Friday, April 12, 2013

PHILOSOPHY VERSUS THEOLOGY


As I have already observed elsewhere, the Greeks did it. Zeno of Citium divided Philosophy into three parts: Physics, Ethics, and Logic. Cleanthes further subdivided the three divisions, thus making six: Dialectic and Rhetoric within Logic; Ethics and Politics within Ethics, and finally Physics and Theology under the common heading of Physics. While previously, in another place, my emphasis was on the grouping together of Ethics and Politics, my interest here focuses on the third combination: of Physics and Theology.

The Greek word physis meaning nature,--- this grouping together of the study of the nature of things and the study of the nature of God curiously reveals a comparable dualism, or, more accurately, a direct parallelism of matter and mind. I applaud the logical reasoning in this endeavor (the origin of nature and the origin of God seem, indeed, to somehow belong together) in its scientific ambition to learn about God, like we learn about nature, to prove the one, like we strive to prove the other. However, the end result of such comparison seems rather pointless to me. I am not at all interested in any proof of the existence of God. It does not even make any sense: to me: had this been provable, we should have been so overawed by God’s infinite power, that Satan himself would have lost all his ‘charms’ (fear kills all temptations) and we would have lost all our freedoms, or whatever we had of them, and of course, even the concepts of good and evil would have totally lost their significance, superseded by mere commands of obedience.

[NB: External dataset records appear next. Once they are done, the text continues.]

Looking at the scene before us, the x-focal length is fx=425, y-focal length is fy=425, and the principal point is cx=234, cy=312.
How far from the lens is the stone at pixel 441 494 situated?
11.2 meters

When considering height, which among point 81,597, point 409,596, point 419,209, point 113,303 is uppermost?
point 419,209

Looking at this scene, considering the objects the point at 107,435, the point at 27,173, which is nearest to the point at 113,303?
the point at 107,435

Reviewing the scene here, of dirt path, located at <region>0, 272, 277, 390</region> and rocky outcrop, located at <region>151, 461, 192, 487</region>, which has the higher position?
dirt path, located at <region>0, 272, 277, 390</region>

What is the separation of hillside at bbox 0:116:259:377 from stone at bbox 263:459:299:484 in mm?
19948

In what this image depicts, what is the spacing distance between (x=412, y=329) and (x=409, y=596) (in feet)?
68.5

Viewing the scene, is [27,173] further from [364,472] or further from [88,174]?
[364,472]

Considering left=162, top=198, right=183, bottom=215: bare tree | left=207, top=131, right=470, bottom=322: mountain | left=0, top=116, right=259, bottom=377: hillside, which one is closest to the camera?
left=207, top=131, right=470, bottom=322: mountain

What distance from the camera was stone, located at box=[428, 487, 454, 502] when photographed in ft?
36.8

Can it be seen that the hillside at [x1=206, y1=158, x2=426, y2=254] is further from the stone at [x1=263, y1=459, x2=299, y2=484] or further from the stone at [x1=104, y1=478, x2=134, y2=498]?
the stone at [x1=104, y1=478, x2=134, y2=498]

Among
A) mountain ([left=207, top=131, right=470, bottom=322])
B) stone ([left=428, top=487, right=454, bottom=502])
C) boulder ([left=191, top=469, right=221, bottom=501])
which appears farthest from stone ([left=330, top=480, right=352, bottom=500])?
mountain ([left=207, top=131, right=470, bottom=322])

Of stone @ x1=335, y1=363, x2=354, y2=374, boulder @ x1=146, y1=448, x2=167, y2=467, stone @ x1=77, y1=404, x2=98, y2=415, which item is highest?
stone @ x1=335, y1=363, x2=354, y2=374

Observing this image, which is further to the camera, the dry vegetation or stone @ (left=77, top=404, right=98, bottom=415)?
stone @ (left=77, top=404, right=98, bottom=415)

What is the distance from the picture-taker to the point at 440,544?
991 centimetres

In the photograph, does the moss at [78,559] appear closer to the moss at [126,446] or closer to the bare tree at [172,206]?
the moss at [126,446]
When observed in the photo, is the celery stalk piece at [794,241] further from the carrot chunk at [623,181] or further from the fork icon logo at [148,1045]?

Come to think of it, what is the usefulness of theology, as opposed to, say, religious philosophy, or history of religion? By placing theology within philosophy, as its branch, the Greeks made a wise choice, but their Christian epigones did a lot of damage to the integrity of theology by confusing philosophy and religion, in their development of theology as a separate discipline. A humble Christian exegesis within religious study is a necessary and commendable practice, and so is a detached philosophical study of religion, which probably was the intention of Ancient Greeks, when they made theology a subdivision of philosophy. But what must be seen as unacceptable is the fusion of philosophy and religion, where the authority of faith dictates what is right or wrong to the philosopher, preempting his independent intellectual contribution by its tyrannical fiat. This has been done ever since the Catholic Church had come up with the idea of “infallibility.”

On the other hand, the war over creation and evolution may serve as an illustration of a more recent bogus controversy.--- Instead of allowing the religious philosopher to validate the philosophical merits of creationism, and thus to reconcile it with the legitimate aspects of the theory of evolution, modern Creationist theologians have been effectively shoving their primitive exegesis down everyone’s throat demanding that creationism be accepted not as a matter of reason, but as a matter of faith.

There is another major problem with theology, using its position as a subdivision of philosophy to sneak a particular Church doctrine on its unsuspecting host. There is nothing intellectually worse than the armies of different religious denominations battling each other all clad in “philosophical armor, like the real armies of yore, claiming God to be squarely on their side. Therefore, the first challenge of the so-called interfaith movement ought to be not some superficial handshake of the competing religions, but first and foremost the clearing of the air, by cleaning up the philosophical-theological mess, caused by all those holier-than-thou attitudes.